After a visit from the king’s archbishop, which enforced both the new mass book and the new taxes, Dacke led a group of several thousand peasants (estimates vary between 3,000 and 20,000) in a revolt against Vasa. The uprising started in June 1542, as Dacke and his followers assassinated the king’s sheriffs and tax collectors. After seizing control of much of southern Sweden and defeating the German mercenaries Vasa sent in to quell the rebellion, Vasa was forced to sign a ceasefire, and Dacke became the de facto ruler of Småland and much of southern Sweden. He reinstated Catholic masses, reopened the border trade between Sweden and Denmark, and abolished the hated royal taxes. Dacke and his peasants returned the region to its traditional local dynamics, in which peasants negotiated with local lords and church authorities in a form of collaborative government. In January 1543, however, Vasa broke the ceasefire, sending in a much larger and better trained army and forcing Dacke and his army into a pitched battle on an icy lake. This was the beginning of the end for the peasants, who were then hunted down and executed, with Dacke dying (and then posthumously executed as a traitor) in the summer of 1543. So ended the Dackefejden, with the deaths of the peasants, the reestablishment of the Swedish state church mass, and the reinstitution of the new tax system.
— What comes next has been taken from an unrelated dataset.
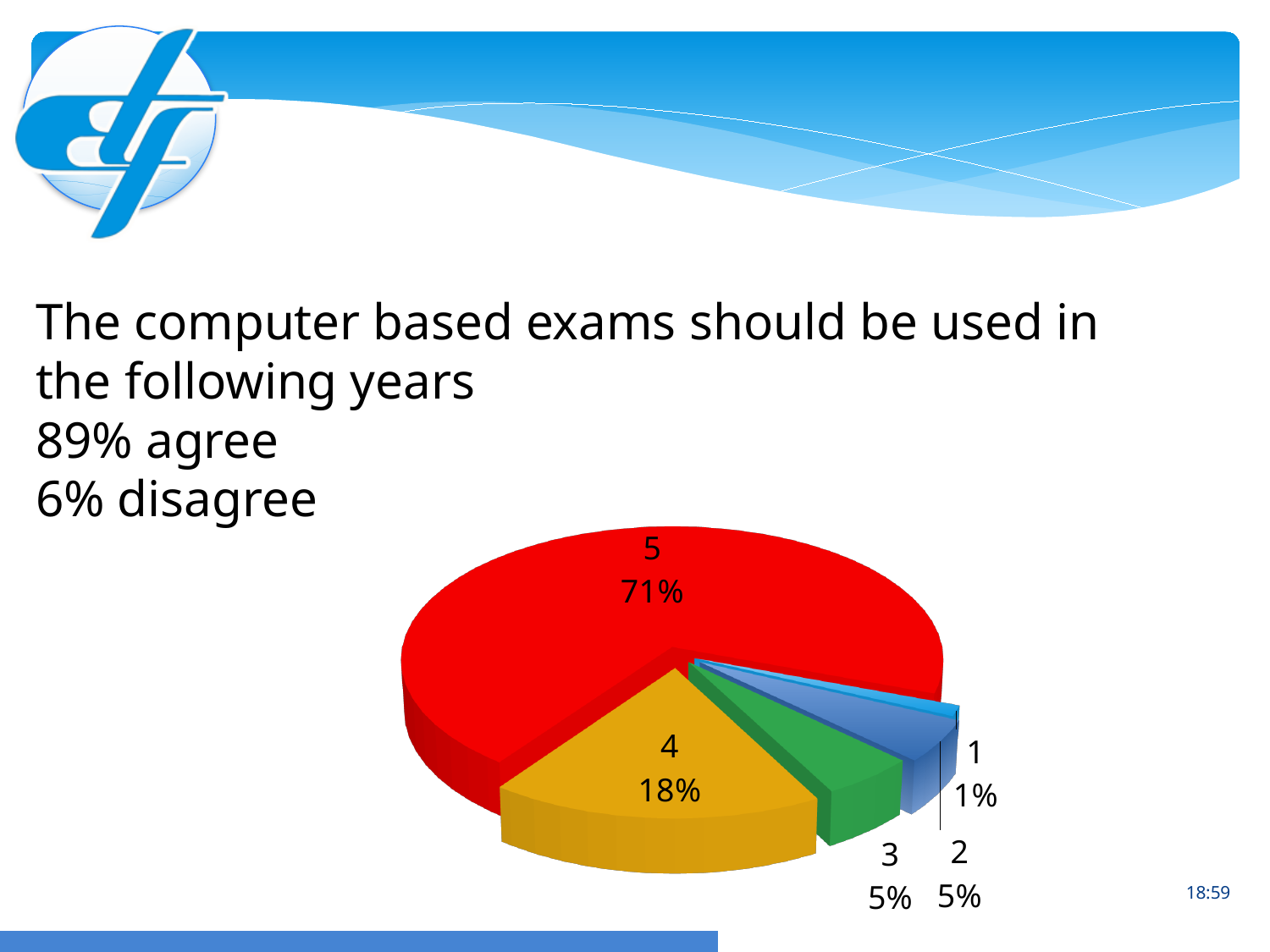
What is the combined share of categories 4 and 5? 89% What colour is the slice for category 5? red Which category has the largest slice of the pie? 5 How many slices does the pie chart have? 5 What share of the pie does category 3 have? 5% What is the difference in percentage points between category 5 and category 4? 53% What share of the pie does category 5 have? 71% Which category has the smallest slice of the pie? 1 Which is larger, the slice for category 4 or the slice for category 2? 4 What kind of chart is shown on the slide? pie chart What share of the pie does category 4 have? 18% What share of the pie does category 1 have? 1%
Causes, Causalities, and Considerations for Today

It’s certainly a bit simplistic to call these early modern conflicts “worship wars,” as the economic and political debates surrounding these episodes make clear. Although liturgy, prayer books, and worship were the final tipping points for both groups of early modern peasants, government attempts to confiscate church property or to consolidate power over these border regions played a part as well. There is clearly a story to tell here about the ways in which wealth creates complications and power struggles, particularly when one group tries to take it from another. There’s also clearly a story here about the ways in which the intersection of nationalism and faith can be deadly, particularly when one vision of faith is closely knit to one vision of national identity.

I think it’s important not to overlook the aspects of these conflicts that center on worship and liturgy, though. While economic, political, and social tensions clearly exacerbated these conflicts, in both England and Sweden, worship and liturgy played a huge part in pushing these groups of lay people into active rebellion. Clearly, our modern era is not the first time that strongly held feelings over traditional versus contemporary worship led to church splits! It’s worth noting just who the casualties are in these early modern splits (and perhaps in our own): those with the least amount of voice, say, and input. The groups most harmed by these early modern conflicts (and, I think, in our own fights) are those who are marginalized in earthly structures and yet committed to their faiths, with clear convictions as to how to worship rightly. As we think about these early modern episodes, I think it’s worth reevaluating our own “worship wars” with a focus not just on theological conviction about things like liturgy or leadership, but also on the cost of reforming or not reforming. Who might be caught in the crossfire of the conversation, to the detriment of the well-being of their faith?